Purpose : While several proteins that have a regulatory function in the lens have been characterized, key questions remain as to how lens cells produce abundant levels of specific mRNAs (e.g. crystallins). In this study, we addressed a provocative question by focusing on a regulator (Ell2 (Elongation factor for RNA polymerase II 2)) that is considered to be widely important for a general transcriptional process called “elongation” (involved in promoting transcription by relieving the transient “pause” of RNA Pol II), and examined whether its perturbation leads to specific transcriptional and phenotypic changes in the lens.

Methods : Ell2^cKO mice were generated using Pax6GFPCre and lens defects were characterized by microscopy and histology. Lens transcriptome was examined by RNA-sequencing (RNA-seq) and differentially expressed genes (DEGs) were validated by RT-qPCR. Chromatin immunoprecipitation (ChIP) was performed to determine occupancy of Ell2 on genomic regions in lens cells.

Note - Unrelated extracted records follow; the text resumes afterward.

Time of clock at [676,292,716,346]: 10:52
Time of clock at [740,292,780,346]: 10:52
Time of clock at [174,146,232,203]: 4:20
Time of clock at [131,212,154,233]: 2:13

Results : Ell2 was identified as a highly lens-enriched gene by iSyTE and was also found to be misexpressed in mouse lenses deficient for other key regulators such as Celf1 and Elavl1 that are linked to cataract. Robust expression of Ell2 in mouse lens development was validated by RT-PCR, in situ hybridization, Western blotting and immunofluorescence and found to be high in fiber cells (FCs). In later postnatal stages, Ell2 was also detected in lens epithelial cells. Ell2 expression was also highly enriched in zebrafish lens development. Ell2^cKO mice exhibit fully penetrant lens defects starting at age 2 weeks as observed under light microscopy and histology. RNA-seq revealed reduced mRNA levels of a subset of FC genes including several crystallins, Actn2, Birc7, Dnase2b, Mip, etc. and AEL genes such as Adamts10, Aqp1, Dmrta2, Mapk14, etc. ChIP assay followed by genomic PCR on wild-type lens tissue shows that Ell2 protein is enriched at +100 bp region downstream of the transcription start site of key lens and cataract-linked genes that are also differentially expressed in Ell2^cKO lenses.

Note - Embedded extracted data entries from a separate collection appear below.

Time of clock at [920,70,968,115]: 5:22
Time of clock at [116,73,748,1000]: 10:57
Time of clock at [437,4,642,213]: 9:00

Conclusions : These findings suggest a novel paradigm that a “general” regulator of transcription, Ell2, can mediate “specific” expression control over select genes in lens (organ) development, in turn uncovering new mechanisms of regulating cataract-linked genes.

This abstract was presented at the 2024 ARVO Annual Meeting, held in Seattle, WA, May 5-9, 2024.